[Raw records]
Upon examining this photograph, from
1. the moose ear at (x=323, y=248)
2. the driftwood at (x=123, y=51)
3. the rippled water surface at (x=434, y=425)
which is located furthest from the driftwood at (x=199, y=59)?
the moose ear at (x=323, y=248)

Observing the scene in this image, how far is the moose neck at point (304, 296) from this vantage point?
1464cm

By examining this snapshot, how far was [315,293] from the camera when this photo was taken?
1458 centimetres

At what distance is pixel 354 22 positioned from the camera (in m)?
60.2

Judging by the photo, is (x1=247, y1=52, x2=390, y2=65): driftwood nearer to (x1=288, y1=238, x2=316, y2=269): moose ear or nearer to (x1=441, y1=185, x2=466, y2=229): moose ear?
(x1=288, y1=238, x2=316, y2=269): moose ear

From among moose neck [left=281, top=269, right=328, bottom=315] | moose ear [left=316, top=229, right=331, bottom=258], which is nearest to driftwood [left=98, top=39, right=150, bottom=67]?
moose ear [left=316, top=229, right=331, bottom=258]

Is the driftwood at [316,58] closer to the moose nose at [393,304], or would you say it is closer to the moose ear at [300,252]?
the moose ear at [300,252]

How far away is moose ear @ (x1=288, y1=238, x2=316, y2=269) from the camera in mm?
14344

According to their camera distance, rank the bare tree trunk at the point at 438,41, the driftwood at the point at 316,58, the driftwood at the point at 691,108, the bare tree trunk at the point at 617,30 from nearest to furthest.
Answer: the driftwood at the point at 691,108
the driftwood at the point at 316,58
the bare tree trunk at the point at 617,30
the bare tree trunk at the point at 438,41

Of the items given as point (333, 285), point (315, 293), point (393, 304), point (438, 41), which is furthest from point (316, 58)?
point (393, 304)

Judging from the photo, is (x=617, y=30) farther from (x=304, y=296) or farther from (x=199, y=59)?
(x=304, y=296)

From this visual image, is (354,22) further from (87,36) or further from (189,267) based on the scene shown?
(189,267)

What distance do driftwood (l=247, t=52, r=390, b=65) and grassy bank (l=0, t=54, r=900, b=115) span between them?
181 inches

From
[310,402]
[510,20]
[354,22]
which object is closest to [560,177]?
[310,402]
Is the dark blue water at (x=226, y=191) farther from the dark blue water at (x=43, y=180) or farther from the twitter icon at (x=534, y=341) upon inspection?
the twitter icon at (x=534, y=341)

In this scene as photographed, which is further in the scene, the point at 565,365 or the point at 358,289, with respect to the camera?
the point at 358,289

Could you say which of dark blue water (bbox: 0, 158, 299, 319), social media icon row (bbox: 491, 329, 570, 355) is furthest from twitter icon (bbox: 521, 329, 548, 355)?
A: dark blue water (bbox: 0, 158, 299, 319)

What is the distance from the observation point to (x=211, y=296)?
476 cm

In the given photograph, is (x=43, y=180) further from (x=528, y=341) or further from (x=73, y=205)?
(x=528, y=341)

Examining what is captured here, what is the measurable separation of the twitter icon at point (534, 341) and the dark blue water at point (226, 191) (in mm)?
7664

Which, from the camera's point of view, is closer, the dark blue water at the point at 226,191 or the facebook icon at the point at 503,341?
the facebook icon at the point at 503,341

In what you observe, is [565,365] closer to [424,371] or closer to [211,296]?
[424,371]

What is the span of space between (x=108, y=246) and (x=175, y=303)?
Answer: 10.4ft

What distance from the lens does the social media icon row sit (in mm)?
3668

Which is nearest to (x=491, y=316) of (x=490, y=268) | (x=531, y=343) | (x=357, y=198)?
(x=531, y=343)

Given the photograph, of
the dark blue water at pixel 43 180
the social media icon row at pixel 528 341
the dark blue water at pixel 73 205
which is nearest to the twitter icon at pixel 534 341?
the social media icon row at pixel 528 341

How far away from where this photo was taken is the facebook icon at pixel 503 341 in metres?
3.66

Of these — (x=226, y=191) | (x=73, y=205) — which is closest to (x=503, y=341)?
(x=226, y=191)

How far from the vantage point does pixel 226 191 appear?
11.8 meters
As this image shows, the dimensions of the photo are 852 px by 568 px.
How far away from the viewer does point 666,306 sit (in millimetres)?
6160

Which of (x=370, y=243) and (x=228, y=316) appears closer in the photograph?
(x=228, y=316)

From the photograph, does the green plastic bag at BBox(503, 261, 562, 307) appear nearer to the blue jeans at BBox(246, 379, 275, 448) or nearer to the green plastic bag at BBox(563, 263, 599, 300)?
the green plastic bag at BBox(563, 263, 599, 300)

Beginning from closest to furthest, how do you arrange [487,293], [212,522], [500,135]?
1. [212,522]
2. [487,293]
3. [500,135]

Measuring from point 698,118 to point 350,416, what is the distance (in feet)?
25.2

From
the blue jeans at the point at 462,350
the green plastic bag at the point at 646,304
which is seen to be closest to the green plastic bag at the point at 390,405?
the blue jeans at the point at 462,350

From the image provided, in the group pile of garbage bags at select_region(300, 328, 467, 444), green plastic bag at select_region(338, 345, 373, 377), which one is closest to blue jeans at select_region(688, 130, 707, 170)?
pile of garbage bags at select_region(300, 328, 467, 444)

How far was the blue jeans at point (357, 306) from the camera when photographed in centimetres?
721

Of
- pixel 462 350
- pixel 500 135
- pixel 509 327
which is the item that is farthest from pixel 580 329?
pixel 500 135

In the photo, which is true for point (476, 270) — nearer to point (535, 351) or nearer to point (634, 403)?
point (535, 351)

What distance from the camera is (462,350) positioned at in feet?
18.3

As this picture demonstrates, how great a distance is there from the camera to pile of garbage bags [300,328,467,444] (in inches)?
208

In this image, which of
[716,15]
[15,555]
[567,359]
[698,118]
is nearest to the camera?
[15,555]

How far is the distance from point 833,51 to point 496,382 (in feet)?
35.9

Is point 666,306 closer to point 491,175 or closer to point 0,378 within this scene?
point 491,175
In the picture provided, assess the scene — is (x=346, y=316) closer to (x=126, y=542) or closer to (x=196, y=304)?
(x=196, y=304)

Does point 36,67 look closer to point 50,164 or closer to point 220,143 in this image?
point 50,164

_Given task_: Write out every entry again, keeping each line exactly the same.

_Solved problem_:
Upon examining this photograph, from
1. the moose ear at (x=323, y=248)
2. the driftwood at (x=123, y=51)
3. the rippled water surface at (x=434, y=425)
which is located furthest from the driftwood at (x=199, y=59)?
the moose ear at (x=323, y=248)

Observing the scene in this image, how far is the moose neck at point (304, 296) from this vantage point?
1464cm

By examining this snapshot, how far was [315,293] from the camera when this photo was taken?
1458 centimetres

At what distance is pixel 354 22 positioned from the camera (in m)?
60.2

Judging by the photo, is (x1=247, y1=52, x2=390, y2=65): driftwood nearer to (x1=288, y1=238, x2=316, y2=269): moose ear or nearer to (x1=441, y1=185, x2=466, y2=229): moose ear?
(x1=288, y1=238, x2=316, y2=269): moose ear

From among moose neck [left=281, top=269, right=328, bottom=315] | moose ear [left=316, top=229, right=331, bottom=258], which is nearest to driftwood [left=98, top=39, right=150, bottom=67]?
moose ear [left=316, top=229, right=331, bottom=258]

Is the driftwood at [316,58] closer to the moose nose at [393,304], or would you say it is closer to the moose ear at [300,252]?
the moose ear at [300,252]

How far away is moose ear @ (x1=288, y1=238, x2=316, y2=269) from the camera in mm?
14344

According to their camera distance, rank the bare tree trunk at the point at 438,41, the driftwood at the point at 316,58, the driftwood at the point at 691,108, the bare tree trunk at the point at 617,30 from nearest to furthest.
Answer: the driftwood at the point at 691,108
the driftwood at the point at 316,58
the bare tree trunk at the point at 617,30
the bare tree trunk at the point at 438,41

Of the items given as point (333, 285), point (315, 293), point (393, 304), point (438, 41), which is furthest from point (316, 58)?
point (393, 304)

Judging from the photo, is (x=617, y=30) farther from (x=304, y=296) or farther from (x=199, y=59)?
(x=304, y=296)

From this visual image, is (354,22) further from (87,36) or further from (189,267) based on the scene shown?
(189,267)

What distance do driftwood (l=247, t=52, r=390, b=65) and grassy bank (l=0, t=54, r=900, b=115) span between them?
181 inches

From
[310,402]
[510,20]
[354,22]
which object is closest to [560,177]?
[310,402]
Is the dark blue water at (x=226, y=191) farther from the dark blue water at (x=43, y=180) or farther from the twitter icon at (x=534, y=341) upon inspection?
the twitter icon at (x=534, y=341)

In this scene as photographed, which is further in the scene, the point at 565,365 or the point at 358,289, with respect to the camera?
the point at 358,289

Could you say which of dark blue water (bbox: 0, 158, 299, 319), social media icon row (bbox: 491, 329, 570, 355) is furthest from twitter icon (bbox: 521, 329, 548, 355)?
A: dark blue water (bbox: 0, 158, 299, 319)

What is the distance from the observation point to (x=211, y=296)?
476 cm

In the given photograph, is (x=43, y=180) further from (x=528, y=341) or further from (x=73, y=205)?
(x=528, y=341)

Examining what is captured here, what is the measurable separation of the twitter icon at point (534, 341) and the dark blue water at point (226, 191) (in mm)?
7664

Which, from the camera's point of view, is closer, the dark blue water at the point at 226,191 or the facebook icon at the point at 503,341?
the facebook icon at the point at 503,341

In what you observe, is [565,365] closer to [424,371] or closer to [211,296]?
[424,371]

What is the span of space between (x=108, y=246) and (x=175, y=303)?
Answer: 10.4ft

What distance from the lens does the social media icon row sit (in mm)?
3668

Which is nearest to (x=491, y=316) of (x=490, y=268) | (x=531, y=343) | (x=357, y=198)?
(x=531, y=343)

Given the photograph, of
the dark blue water at pixel 43 180
the social media icon row at pixel 528 341
the dark blue water at pixel 73 205
which is nearest to the twitter icon at pixel 534 341?
the social media icon row at pixel 528 341

How far away from where this photo was taken is the facebook icon at pixel 503 341 in metres?
3.66

Of these — (x=226, y=191) | (x=73, y=205) — which is closest to (x=503, y=341)?
(x=226, y=191)

How far from the vantage point does pixel 226 191 appear?
11.8 meters
As this image shows, the dimensions of the photo are 852 px by 568 px.
How far away from the viewer does point 666,306 sit (in millimetres)?
6160

Which of (x=370, y=243) and (x=228, y=316) appears closer in the photograph?
(x=228, y=316)

From the photograph, does the green plastic bag at BBox(503, 261, 562, 307) appear nearer to the blue jeans at BBox(246, 379, 275, 448) or nearer to the green plastic bag at BBox(563, 263, 599, 300)?
the green plastic bag at BBox(563, 263, 599, 300)

Beginning from closest to furthest, how do you arrange [487,293], [212,522], [500,135]?
1. [212,522]
2. [487,293]
3. [500,135]

Measuring from point 698,118 to point 350,416, what is the distance (in feet)?
25.2

From
the blue jeans at the point at 462,350
the green plastic bag at the point at 646,304
which is seen to be closest to the green plastic bag at the point at 390,405?
the blue jeans at the point at 462,350

From the image provided, in the group pile of garbage bags at select_region(300, 328, 467, 444), green plastic bag at select_region(338, 345, 373, 377), which one is closest to blue jeans at select_region(688, 130, 707, 170)?
pile of garbage bags at select_region(300, 328, 467, 444)

How far was the blue jeans at point (357, 306) from the camera when photographed in centimetres?
721

Of
- pixel 462 350
- pixel 500 135
- pixel 509 327
which is the item that is farthest from pixel 580 329?
pixel 500 135

In the photo, which is true for point (476, 270) — nearer to point (535, 351) or nearer to point (634, 403)?
point (535, 351)

What distance from the camera is (462,350) positioned at in feet?
18.3

As this picture demonstrates, how great a distance is there from the camera to pile of garbage bags [300,328,467,444] (in inches)?
208

In this image, which of
[716,15]
[15,555]
[567,359]
[698,118]
is nearest to the camera?
[15,555]

How far is the distance from point 833,51 to point 496,382 (in feet)?
35.9

Is point 666,306 closer to point 491,175 or closer to point 0,378 within this scene?
point 491,175
In the picture provided, assess the scene — is (x=346, y=316) closer to (x=126, y=542) or closer to (x=196, y=304)?
(x=196, y=304)

Does point 36,67 look closer to point 50,164 or closer to point 220,143 in this image?
point 50,164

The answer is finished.